Há uma longa cinematografia que imagina o que as máquinas poderão desempenhar no futuro, ou mesmo no presente. Alguns clássicos da ficção científica solidificaram uma visão apocalíptica desse cenário – tal como robôs assassinos que atravessam o tempo, em O Exterminador do Futuro, ou ciborgues que se inserem no meio das cidades para nos matar, em Blade Runner.
O filme de Spike Jonze é um dos mais proeminentes de uma seara relativamente recente, em que se entende que estas tecnologias podem causar transformações mais sutis, e que não podem ser vistas como negativas de uma maneira simples. A história contada em Her parece nos dizer: se os homens desenharam um mundo em que as tecnologias nos isolam, é até esperado que eles inventem máquinas para nos tirar do isolamento.
Um futuro melancólico
(Fonte: Netflix)Fonte: Netflix
Mas é claro que a ideia de habitar em um mundo em que nos relacionamos mais com robôs do que com as pessoas não é nada agradável. Por conta disso, Her causou muita discussão por conta de sua premissa entendida como triste. Em uma realidade em que a discórdia é a regra, e que somos cada vez menos tolerantes com as falhas dos outros, será que a nossa última esperança de encontrar afeto estará nas máquinas?
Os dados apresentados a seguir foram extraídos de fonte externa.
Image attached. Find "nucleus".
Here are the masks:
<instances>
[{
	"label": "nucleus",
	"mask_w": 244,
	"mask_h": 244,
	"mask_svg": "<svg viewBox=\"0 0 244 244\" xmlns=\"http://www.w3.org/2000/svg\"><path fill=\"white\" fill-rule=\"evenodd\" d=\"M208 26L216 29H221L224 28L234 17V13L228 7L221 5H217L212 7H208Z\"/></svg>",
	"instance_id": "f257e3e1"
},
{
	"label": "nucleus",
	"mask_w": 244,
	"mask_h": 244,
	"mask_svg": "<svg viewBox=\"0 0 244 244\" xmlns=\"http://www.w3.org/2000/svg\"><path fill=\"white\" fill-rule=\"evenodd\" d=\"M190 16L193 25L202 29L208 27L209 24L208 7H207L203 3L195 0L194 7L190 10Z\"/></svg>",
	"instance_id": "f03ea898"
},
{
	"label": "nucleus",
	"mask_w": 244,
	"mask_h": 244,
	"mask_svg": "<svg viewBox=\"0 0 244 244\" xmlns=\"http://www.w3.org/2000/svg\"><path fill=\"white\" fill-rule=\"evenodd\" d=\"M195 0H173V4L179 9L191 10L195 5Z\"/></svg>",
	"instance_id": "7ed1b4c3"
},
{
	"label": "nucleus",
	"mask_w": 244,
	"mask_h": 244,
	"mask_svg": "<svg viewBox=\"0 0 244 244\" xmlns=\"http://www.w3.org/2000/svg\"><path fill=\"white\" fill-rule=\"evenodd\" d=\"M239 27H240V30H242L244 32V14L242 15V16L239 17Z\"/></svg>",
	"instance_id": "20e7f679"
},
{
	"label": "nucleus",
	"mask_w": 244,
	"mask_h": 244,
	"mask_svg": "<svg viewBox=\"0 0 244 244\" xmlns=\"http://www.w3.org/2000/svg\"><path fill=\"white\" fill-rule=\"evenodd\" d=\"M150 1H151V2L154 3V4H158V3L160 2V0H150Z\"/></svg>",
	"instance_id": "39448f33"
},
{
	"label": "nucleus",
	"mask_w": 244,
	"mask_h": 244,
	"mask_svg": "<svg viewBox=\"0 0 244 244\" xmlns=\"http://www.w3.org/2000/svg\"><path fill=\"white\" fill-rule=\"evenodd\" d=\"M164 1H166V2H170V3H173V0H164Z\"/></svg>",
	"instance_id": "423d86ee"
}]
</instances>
Her é capaz de comover, em parte, por conta da estética doce e algo surreal criada pelo diretor, em continuidade com suas outras obras (como o sensacional Quero Ser John Malkovich, de 1999). Theodore habita num ambiente que é circundado por uma bela trilha sonora e por cores pastéis agradáveis aos olhos – como se tudo em sua volta estivesse embalado por um filtro de Instagram. Assim como seus poucos amigos, ele mora em um apartamento espaçoso contemplado por uma vista ampla de uma Los Angeles que parece infinita e bela, mas com pessoas que circulam sempre sozinhas.
Este é um filme com uma baixa quantidade de ação. Basicamente, o centro da história está nas interações entre Theodore e Samantha, que criam uma relação afetuosa tão perfeita quanto impossível de se tornar completa, uma vez que não há corporalidade em Samantha. Além disso, é claro que parece impossível pensar no sistema operacional sem “preencher” a voz com a bela figura voluptuosa da atriz Scarlett Johansson. Talvez uma atriz desconhecida funcionasse melhor neste sentido.
Dez anos depois do lançamento, o romance deste “casal”, tão perfeito quanto errado, soa cada vez mais como uma realidade próxima em um universo em muitos sentem que estabelecer relações cobra um preço caro e que nem sempre vale a pena pagar. Tal como um conto infantil que carrega mensagens importantes, Her merece ser visto e revisto sempre que possível.